Meituan Merchant Business Diagnosis via Policy-Guided Dual-Process User Simulation
Ziyang Chen, Renbing Chen, Daowei Li, Jinzhi Liao, Jiashen Sun, Ke Zeng, Xiang Zhao

TL;DR
This paper introduces PGHS, a dual-process simulation framework that combines decision policies and large language models to accurately simulate merchant user behavior for strategy evaluation.
Contribution
The paper proposes a novel hybrid simulation method that integrates policy learning and LLM reasoning to address structural challenges in user behavior modeling.
Findings
PGHS achieves a group simulation error of 8.80%.
It improves over baseline methods by 45.8% and 40.9%.

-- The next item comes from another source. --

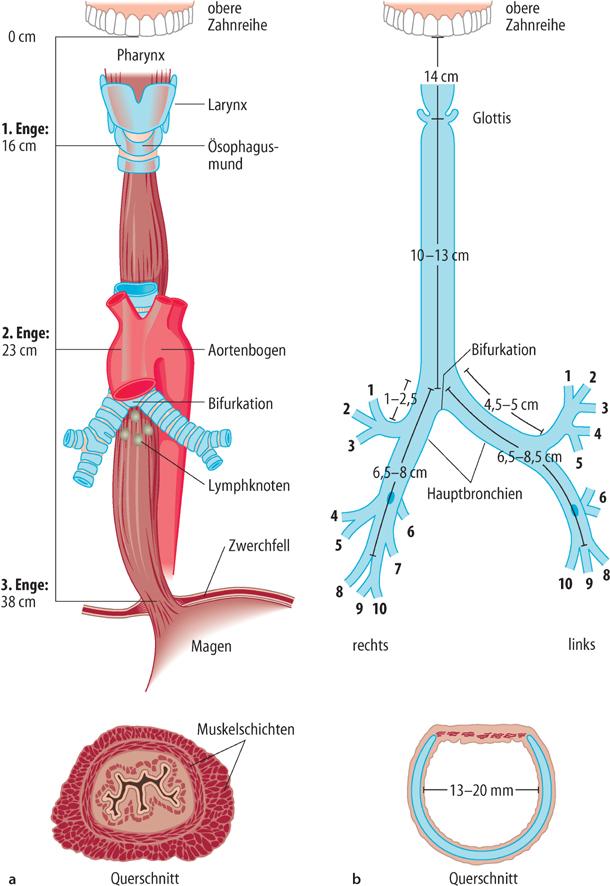 Nett Anatomie Und Physiologie Zusammenfassung Fotos - Menschliche ...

Deployed on Meituan with 101 merchants and 26,000 trajectories.
Abstract
Simulating group-level user behavior enables scalable counterfactual evaluation of merchant strategies without costly online experiments. However, building a trustworthy simulator faces two structural challenges. First, information incompleteness causes reasoning-based simulators to over-rationalize when unobserved factors such as offline context and implicit habits are missing. Second, mechanism duality requires capturing both interpretable preferences and implicit statistical regularities, which no single paradigm achieves alone. We propose Policy-Guided Hybrid Simulation (PGHS), a dual-process framework that mines transferable decision policies from behavioral trajectories and uses them as a shared alignment layer. This layer anchors an LLM-based reasoning branch that prevents over-rationalization and an ML-based fitting branch that absorbs implicit regularities. Group-level…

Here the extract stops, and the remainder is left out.